Which you'll see in a moment. Before that, let's have some comments on Stan's legacy. Josh, please copy-and-paste your excellent email on to the Symposia, and others, please weigh in. We're not here for the pragmatics of funereal forensics; we're here to remind ourselves of common bonds with our heritage and beyond. You may not know what Joey and Ben and I have in mind with 'the horses inside'--the first composition, by the way, that the Fender Stratocaster has 99.99% to do with--but still it informs our heritage (and beyond). Because heritage is never consigned to historical archives.
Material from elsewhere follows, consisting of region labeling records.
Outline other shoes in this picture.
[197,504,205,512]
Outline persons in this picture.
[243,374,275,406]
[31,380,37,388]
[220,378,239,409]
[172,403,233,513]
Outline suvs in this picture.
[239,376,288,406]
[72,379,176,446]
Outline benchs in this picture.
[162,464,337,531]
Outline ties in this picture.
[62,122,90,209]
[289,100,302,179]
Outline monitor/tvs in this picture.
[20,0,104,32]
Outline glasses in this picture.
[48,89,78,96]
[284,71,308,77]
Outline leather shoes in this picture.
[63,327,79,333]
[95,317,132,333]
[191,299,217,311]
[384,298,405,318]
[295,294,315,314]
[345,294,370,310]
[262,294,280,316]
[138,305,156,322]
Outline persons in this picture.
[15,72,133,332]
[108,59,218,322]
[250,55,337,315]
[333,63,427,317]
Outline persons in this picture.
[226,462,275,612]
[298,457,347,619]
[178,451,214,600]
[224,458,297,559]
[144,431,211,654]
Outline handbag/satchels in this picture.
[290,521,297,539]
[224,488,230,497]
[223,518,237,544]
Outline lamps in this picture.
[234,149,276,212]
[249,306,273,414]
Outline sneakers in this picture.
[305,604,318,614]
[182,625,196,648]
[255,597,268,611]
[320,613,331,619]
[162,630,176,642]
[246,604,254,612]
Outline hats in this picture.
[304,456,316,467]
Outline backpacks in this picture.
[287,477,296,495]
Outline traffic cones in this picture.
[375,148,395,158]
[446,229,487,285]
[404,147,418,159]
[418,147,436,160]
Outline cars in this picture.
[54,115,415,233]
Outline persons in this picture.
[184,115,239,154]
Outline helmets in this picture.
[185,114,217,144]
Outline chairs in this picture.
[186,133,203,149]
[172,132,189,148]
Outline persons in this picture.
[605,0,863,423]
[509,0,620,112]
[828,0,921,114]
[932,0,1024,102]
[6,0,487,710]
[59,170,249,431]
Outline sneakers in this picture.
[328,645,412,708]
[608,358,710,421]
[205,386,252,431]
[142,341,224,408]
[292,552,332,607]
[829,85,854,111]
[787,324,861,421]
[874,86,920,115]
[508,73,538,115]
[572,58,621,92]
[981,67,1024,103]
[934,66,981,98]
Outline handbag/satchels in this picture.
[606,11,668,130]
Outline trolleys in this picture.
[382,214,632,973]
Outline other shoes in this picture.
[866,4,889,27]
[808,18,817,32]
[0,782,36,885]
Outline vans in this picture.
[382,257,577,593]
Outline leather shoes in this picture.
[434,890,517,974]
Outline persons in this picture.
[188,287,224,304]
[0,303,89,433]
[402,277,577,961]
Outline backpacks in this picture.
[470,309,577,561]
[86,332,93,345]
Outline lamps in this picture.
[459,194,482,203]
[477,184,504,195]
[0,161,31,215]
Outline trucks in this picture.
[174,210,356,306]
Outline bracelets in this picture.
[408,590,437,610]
The poem below is, as ever, a draft. Of the 7 colleagues departing ISP this spring, I'll miss most Tony Ackerman (see "Dadly Advice"), Then Lawrence Wayne Shackleford, aka Shack, then Patrick Green. The latter two have been nominally standouts in our IT department. They are super in the ways of our IT world. But they are more. To whit:
I’m thinking, in stride, of
writing a poem about horses—the
horses inside, the wayward
courses our instincts may take, if
never departed from courses that
are, and must be. I have many
friends in this world. I hope always
to have. Among them I’ll count—
in terms true and abstract—the
gallop of Shack and amiable grace
of Patrick (and yes, you can horse
trade ‘gallop’ and ‘grace’).
I love these two men. It’s not very
nineteenth-century to say—I don’t
know that I remain a nineteenth-
century type of guy. I said so before
Web two-point-oh. My universe was
well set with Dickinson, Dostoevsky
and those who would demur Nietzsche’s
brilliant, indisputable dementia, that
ever we might be even fuller than
ourselves, that Übermenschen emerge
somehow on their own, that ever
we’d want what they’d construe.
My friends, Lawrence Wayne Shack
and Patick Green, are leaving our
stable. They have perhaps greener
pastures to tread and to teach. They’ve
taught us well. They’ve journeyed us
well beyond Web-point-who-knows.
So, back to those horses. Yes,
Josef and Ben and I are writing a
song about them. Not about studs,
which don’t span enough the need to
write about horses. We’ll sing about
them, about Patrick and Shack
and anyone else who have horses
inside. Gallop in grace, strike your own
stride, go to Montana and, unbridled
island that’s there, conjoin with wild
horses within Flathead Lake. No limits
exist. No courses to take. Just
freedom to run and to be and be
seen, if anyone sees. It’s lovely to
live on an island—take here—and to
be free. And that’s what you’ve done:
you’ve made us feel free. Technology,
Mr Postman, has soul (we have seen).